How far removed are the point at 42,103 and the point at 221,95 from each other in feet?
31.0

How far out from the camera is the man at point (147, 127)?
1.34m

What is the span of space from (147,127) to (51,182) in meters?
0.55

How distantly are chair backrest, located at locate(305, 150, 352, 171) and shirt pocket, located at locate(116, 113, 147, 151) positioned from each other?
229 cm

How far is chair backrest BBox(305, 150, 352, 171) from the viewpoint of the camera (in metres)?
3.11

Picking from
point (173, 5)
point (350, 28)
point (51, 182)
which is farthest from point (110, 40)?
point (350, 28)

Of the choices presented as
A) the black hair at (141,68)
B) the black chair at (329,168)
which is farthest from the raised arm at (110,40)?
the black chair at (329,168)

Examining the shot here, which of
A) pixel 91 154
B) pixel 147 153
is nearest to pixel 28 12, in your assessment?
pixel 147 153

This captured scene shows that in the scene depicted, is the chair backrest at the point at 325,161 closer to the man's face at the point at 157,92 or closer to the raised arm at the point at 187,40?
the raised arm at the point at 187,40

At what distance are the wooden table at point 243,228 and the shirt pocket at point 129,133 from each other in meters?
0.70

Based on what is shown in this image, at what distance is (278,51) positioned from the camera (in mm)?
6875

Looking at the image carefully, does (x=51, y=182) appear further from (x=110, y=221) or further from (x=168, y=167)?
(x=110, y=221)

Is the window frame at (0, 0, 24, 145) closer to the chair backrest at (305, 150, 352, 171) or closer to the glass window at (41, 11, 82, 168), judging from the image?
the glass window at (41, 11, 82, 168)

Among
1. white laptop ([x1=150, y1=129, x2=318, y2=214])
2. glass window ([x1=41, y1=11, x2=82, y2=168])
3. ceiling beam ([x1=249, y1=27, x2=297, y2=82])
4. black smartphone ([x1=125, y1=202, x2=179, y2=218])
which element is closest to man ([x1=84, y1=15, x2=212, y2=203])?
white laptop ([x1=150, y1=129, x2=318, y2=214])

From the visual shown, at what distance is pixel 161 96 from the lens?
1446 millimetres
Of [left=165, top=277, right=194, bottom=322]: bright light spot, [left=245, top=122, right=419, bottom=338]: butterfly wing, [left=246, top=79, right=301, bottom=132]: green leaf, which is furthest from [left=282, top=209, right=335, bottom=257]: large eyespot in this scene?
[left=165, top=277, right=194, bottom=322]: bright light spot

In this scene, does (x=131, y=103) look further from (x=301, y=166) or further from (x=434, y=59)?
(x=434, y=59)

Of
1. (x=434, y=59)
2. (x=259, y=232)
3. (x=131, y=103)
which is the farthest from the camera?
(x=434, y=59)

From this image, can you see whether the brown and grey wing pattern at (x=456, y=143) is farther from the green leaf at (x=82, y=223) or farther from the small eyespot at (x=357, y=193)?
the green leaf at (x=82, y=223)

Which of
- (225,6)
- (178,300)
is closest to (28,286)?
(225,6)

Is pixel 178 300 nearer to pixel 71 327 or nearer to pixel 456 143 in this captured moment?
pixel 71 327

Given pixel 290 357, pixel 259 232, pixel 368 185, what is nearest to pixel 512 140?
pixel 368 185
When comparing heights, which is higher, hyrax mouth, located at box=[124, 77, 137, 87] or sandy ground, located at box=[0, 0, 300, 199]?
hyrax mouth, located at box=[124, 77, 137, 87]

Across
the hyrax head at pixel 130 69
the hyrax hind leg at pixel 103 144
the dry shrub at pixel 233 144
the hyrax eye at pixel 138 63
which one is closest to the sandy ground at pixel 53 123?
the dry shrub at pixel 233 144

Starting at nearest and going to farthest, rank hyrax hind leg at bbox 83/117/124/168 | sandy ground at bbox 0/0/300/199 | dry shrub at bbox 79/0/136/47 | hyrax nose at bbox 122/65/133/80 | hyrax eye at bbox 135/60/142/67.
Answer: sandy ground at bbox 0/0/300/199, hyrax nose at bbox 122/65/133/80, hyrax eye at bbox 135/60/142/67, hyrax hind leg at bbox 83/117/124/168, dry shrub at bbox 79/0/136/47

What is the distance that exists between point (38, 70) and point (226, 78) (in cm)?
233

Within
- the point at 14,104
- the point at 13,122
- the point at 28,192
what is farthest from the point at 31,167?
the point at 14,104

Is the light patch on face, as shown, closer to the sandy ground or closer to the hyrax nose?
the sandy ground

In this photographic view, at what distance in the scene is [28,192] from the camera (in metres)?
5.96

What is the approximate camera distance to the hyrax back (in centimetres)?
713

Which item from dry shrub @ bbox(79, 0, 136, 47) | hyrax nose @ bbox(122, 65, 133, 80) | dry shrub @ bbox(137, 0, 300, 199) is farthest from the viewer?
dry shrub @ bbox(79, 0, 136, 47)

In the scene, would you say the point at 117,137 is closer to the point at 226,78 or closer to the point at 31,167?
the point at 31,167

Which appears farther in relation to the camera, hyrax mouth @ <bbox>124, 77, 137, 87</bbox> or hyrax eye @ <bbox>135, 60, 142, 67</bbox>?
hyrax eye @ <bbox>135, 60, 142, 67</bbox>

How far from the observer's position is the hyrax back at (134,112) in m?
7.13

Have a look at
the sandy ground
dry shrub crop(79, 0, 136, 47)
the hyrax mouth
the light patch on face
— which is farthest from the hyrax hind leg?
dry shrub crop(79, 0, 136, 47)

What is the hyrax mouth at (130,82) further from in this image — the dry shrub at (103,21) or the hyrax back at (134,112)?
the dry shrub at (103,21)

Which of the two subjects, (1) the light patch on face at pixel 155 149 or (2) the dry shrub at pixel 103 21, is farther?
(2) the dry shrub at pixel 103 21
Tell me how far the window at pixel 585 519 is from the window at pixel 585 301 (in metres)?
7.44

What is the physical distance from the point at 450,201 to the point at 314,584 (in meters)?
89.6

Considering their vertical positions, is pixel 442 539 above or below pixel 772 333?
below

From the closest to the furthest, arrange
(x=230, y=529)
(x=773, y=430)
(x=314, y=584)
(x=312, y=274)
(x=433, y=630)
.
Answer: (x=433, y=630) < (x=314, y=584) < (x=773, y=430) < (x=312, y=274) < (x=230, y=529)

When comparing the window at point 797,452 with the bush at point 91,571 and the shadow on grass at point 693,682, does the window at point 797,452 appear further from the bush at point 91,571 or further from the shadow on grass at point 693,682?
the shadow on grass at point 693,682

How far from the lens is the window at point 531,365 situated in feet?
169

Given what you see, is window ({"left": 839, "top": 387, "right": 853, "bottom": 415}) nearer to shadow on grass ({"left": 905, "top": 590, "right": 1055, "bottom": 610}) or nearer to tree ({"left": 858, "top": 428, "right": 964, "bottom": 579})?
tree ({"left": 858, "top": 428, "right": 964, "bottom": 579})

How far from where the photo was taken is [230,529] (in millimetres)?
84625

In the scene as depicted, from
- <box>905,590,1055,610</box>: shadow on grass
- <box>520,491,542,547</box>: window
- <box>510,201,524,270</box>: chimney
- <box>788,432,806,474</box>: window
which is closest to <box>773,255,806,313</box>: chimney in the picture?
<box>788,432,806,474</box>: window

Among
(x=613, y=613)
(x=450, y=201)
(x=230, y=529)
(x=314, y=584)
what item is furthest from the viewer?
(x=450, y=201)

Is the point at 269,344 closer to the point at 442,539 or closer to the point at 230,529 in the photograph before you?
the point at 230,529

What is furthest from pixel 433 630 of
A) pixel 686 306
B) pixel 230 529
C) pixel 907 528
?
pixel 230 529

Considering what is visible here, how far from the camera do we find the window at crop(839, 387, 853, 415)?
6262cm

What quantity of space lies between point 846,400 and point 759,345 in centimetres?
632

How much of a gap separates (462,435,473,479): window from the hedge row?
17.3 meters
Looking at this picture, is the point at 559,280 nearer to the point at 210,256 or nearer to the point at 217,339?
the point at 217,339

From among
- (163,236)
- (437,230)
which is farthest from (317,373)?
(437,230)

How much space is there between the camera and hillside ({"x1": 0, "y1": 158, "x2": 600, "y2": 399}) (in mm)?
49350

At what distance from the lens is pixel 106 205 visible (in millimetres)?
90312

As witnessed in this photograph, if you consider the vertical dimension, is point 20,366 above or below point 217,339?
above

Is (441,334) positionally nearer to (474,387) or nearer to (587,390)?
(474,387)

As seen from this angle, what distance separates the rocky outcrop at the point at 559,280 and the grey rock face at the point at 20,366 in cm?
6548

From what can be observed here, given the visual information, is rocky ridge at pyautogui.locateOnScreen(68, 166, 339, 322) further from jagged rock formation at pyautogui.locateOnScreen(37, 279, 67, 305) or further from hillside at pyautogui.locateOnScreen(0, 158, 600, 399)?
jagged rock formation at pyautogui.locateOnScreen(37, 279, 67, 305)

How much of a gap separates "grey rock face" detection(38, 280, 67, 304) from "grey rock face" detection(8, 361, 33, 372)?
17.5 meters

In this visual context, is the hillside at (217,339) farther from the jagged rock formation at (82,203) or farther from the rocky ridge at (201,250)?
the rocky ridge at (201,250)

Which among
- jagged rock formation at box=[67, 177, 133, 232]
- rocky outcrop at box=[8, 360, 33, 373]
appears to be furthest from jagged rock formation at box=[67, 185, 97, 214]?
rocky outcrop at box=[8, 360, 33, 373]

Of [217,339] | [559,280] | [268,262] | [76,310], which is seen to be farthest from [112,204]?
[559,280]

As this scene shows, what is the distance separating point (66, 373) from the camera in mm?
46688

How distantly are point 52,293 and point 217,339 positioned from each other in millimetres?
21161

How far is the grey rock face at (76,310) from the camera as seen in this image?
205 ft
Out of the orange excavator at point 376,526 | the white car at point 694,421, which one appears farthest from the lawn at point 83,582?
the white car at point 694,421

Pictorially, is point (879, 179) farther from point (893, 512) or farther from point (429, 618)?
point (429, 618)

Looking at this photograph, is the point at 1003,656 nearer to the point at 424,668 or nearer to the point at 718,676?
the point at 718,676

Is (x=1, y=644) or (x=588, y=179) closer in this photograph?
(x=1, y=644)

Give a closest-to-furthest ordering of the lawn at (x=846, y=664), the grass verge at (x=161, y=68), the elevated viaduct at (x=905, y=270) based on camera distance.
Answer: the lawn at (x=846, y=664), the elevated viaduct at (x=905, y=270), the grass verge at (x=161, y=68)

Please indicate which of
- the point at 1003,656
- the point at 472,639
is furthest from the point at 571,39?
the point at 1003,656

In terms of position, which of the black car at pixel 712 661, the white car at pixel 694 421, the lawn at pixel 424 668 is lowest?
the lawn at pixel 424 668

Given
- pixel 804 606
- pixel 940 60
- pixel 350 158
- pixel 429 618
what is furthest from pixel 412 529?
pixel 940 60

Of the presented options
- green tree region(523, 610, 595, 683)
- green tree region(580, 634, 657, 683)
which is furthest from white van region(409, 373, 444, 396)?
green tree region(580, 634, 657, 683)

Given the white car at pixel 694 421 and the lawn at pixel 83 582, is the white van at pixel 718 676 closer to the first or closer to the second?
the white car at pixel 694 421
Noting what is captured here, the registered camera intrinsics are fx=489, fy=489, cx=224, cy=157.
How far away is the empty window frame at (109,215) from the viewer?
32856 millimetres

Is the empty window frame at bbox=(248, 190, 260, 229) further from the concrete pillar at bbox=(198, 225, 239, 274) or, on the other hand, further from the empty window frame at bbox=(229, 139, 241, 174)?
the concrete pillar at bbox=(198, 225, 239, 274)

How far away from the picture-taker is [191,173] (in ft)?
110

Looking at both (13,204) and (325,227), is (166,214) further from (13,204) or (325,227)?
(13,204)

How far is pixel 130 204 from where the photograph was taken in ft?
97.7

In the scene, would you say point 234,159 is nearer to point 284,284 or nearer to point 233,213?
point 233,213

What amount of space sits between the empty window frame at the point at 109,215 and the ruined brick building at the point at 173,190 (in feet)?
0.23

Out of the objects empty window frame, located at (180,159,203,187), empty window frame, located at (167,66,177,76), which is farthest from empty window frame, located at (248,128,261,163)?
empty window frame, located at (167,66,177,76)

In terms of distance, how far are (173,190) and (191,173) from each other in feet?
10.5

GIVEN TASK
Update the material starting at the line that contains "Given the white" and ending at the line that contains "32856 millimetres", putting "broken window frame" in place of "empty window frame" and leaving all else unchanged. Give back only those lines.

CORRECT RESPONSE
Given the white car at pixel 694 421 and the lawn at pixel 83 582, is the white van at pixel 718 676 closer to the first or closer to the second?
the white car at pixel 694 421
Noting what is captured here, the registered camera intrinsics are fx=489, fy=489, cx=224, cy=157.
How far away is the broken window frame at (109,215) from the viewer?
32856 millimetres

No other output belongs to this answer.